We talked about the Purepecha language. I told him about the few words I knew, such as Kumanchekua, which means house. I was surprised the word is actually spoken much more softly than its written form indicates. The consonants "ch" and "k" are actually spoken very delicately, as are the consonants in the word "jucheti", the word for "my" that I had picked up from the title of a favorite Purepecha song, Jucheti Consuelito. John Williams had taken part in a performance of this song at the Paracho Guitar Festival in 2006, and it had stuck with. Purepecha songsare also called "Pirekuas".

This was perhaps the highlight of my trip, sitting in Emilio's kitchen, visiting his family, listening to the storm outside while the cool wet air slipped in through the open doorway, and forging a new friendship and a new direction in my exploration of Michoacan.

I looked forward to my next visit, which came a couple of weeks later when I was back in the area to follow up an interview with Cecilia Bautista Caballero (whom Emilio identified as his cousin - she makes rebozos) in Ahuiran and to speak with an artisan in Ocumicho.
On this particular afternoon, he was spreading pasta blanca on yet another candelabra with swollen bands of pico fino and flowered serpentine braces.

His cousin's wife, in a blue velour top and a soiled rebozo of cream and maroon, poured water into a wheelbarrow full of saw dust that she and Emilio's niece then mixed together; the concoction became clods and then masses of clay that were stored in plastic bags. Juana, Diana, and Juana's niece, also named Juana Blas, applied pasta blanca onto small jars rippling with waves, florets, diamonds, and cactus ribs.
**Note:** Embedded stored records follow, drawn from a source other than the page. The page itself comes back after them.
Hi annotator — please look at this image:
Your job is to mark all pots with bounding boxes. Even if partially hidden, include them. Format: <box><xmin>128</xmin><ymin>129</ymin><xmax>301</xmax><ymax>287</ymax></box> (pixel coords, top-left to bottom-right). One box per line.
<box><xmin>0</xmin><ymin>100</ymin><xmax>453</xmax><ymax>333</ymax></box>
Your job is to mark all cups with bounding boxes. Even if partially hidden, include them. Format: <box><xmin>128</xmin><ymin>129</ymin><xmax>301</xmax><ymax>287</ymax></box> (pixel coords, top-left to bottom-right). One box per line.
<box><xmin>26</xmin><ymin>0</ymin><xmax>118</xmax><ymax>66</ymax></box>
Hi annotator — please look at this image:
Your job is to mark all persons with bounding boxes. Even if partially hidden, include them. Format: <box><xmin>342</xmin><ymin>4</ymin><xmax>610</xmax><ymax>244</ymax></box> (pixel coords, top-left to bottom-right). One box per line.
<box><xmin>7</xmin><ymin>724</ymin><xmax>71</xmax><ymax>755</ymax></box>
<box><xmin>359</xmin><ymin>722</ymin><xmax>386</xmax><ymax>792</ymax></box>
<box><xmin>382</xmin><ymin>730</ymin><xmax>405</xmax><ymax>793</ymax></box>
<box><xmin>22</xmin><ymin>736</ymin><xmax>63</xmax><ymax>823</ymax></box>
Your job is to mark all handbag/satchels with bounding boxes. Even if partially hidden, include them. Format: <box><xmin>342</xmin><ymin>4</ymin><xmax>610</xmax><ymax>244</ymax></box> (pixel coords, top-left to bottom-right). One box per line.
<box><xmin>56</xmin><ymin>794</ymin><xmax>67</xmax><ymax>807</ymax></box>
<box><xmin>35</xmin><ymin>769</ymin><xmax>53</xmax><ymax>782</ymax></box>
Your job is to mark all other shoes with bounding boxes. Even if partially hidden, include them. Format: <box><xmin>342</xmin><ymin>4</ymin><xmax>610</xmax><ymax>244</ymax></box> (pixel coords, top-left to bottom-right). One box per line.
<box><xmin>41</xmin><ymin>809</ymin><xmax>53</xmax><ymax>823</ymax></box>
I told them I was excited about having met an artisan friend of mine (Juana Alonso Hernandez) from Cocucho selling her clay pots in Paracho a couple of days before the annual guitar festival. I had spotted her there late one evening doing needlepoint with a couple of friends. I hadn't realized Cocucho is also famous for this craft, called punto de cruz in Spanish; we made arrangements for me to visit them after they returned home so I could do some stories about their needlepoint.

"My grandmother's in Cocucho," said Juana. "She does punto de cruz, without glasses, and she's 90." Juana, it turns out, is from Cocucho, but she never learned how to make the famous Cocuchas. However, her niece, Juana Blas, 11, was getting experience in both the Cocucha trade and the pineapple pottery of San Jose de Gracia. "She kneads the clay with her feet in Cocucho. Here she just paints. She's my brother's daughter. She lives in thesame house as my grandmother. She comes here a lot."

The younger Juana Blas, grinning as she painted the conchitas (little shells) on a small jar, said she liked both types of barro the same. But, she added, "I like working here better."
Meanwhile, as Emilio and a couple of friends placed some pieces in the oven, one of the candelabras broke. Emilio sat down to perform surgery on the piece.

"I am going to try to fix it," he said, placing wet clay on the gaping nub where a candle holder was supposed to be and then re-attaching the serpentine limb.

His wife shook her head seriously and said, "It's too much work to just throw out."